Un réseau de fermes agrivoltaïques pilotes
Autres atouts, la mise à la verticale des panneaux pendant les pluies assure une répartition homogène de l’eau sur la parcelle, et les modules photovoltaïques qui suivent la courbe du soleil offrent un ombrage partiel tournant. « La photosynthèse se fait sur toute la surface sans impacter la production de biomasse. Le stress hydrique et thermique est atténué lors des coups de chaud », affirme Alexandre Barbet chez TSE.
Le site de Yoann fait partie du programme d’expérimentation de TSE sur huit fermes pilotes. Il sera suivi par l’Idele et TSE pendant neuf ans. Pour les besoins des essais, un tiers du troupeau pâturera sous la canopée tandis que les deux autres tiers seront à l’herbe dans des prairies classiques. « Nous allons mesurer plusieurs paramètres sur les deux lots : temps de pâturage, comportement des animaux, état corporel, consommation au DAC, production au robot, performances de reproduction, etc. pour produire des références. » Des mesures et tests de variétés de mélanges prairiaux (RGA, trèfle blanc nain et géant, trèfle violet) seront également réalisés.
L’agrivoltaisme, un secteur réglementé
C’est pour répondre aux objectifs ambitieux de la Programmation pluriannuelle de l’énergie que les projets photovoltaïques sont autorisés en zone agricole. Cette programmation de 2018 fixe l’objectif de production d’énergie photovoltaïque en 2028 à 44 GW. Soit un potentiel de 70 000 hectares. Si cette surface ne représente que 1 % de la SAU française, le marché pour les énergéticiens est considérable.
Pour éviter les dérives de spéculation foncière et de pertes de l’activité agricole, la loi d’accélération de la production d’énergies renouvelables (AER) de mars 2023, fixe trois conditions de faisabilité : réversibilité des installations, production agricole dominante sur la parcelle et apport d’au moins un service aux cultures ou à l’élevage. Côté agriculture, l’agrivoltaïsme peut être un atelier complémentaire pour consolider les revenus des exploitations dont la rentabilité n’est pas au rendez-vous, pour pérenniser les exploitations d’élevage qui n’ont que peu d’alternatives et les rendre plus attractives lors de la transmission.
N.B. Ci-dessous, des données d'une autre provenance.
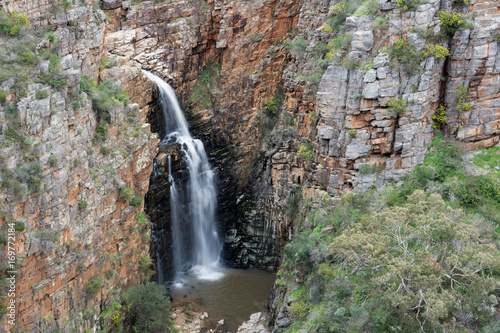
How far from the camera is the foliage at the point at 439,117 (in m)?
28.7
Les parcelles dédiées à l’agrivoltaïsme font l’objet d’un bail emphytéotique de 30 ans à 50 ans avec la société exploitante, correspondant à la durée de vie estimée des centrales. Le bail rural n’est pas compatible avec des surfaces occupées par des panneaux photovoltaïques.
L’agrivoltaïsme, un projet de longue haleine
La signature de la promesse de bail est la première étape de tout projet agrivoltaïque. À partir de là, des études agricoles, environnementales et paysagères sont menées. Elles sont obligatoires pour déposer une demande de permis de construire. L’ensemble de ces éléments est ensuite soumis à la Commission départementale de défense et de préservation des espaces naturels, agricoles et forestiers (CDPENAF) pour avis consultatif. La décision finale revient à la préfecture qui accorde ou non le permis de construire, en suivant généralement l’avis de la CDPENAF.
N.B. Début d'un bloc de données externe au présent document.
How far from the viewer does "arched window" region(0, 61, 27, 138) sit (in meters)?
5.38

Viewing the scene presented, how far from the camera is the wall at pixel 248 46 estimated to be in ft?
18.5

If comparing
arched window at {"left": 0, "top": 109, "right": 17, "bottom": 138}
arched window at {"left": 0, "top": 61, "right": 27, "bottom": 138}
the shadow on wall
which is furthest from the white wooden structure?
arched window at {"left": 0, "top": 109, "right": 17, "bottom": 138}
Après l’obtention du permis de construire, il faut encore que la société photovoltaïque négocie une convention de raccordement avec le distributeur local et obtienne un tarif de revente de l’électricité pour assurer le financement de la centrale agrivoltaïque. S’en suivent les travaux de raccordement.
Une fois toutes les étapes précédentes franchies, la signature du bail et d’un contrat peut être enclenchée et la construction de la centrale agrivoltaïque peut débuter.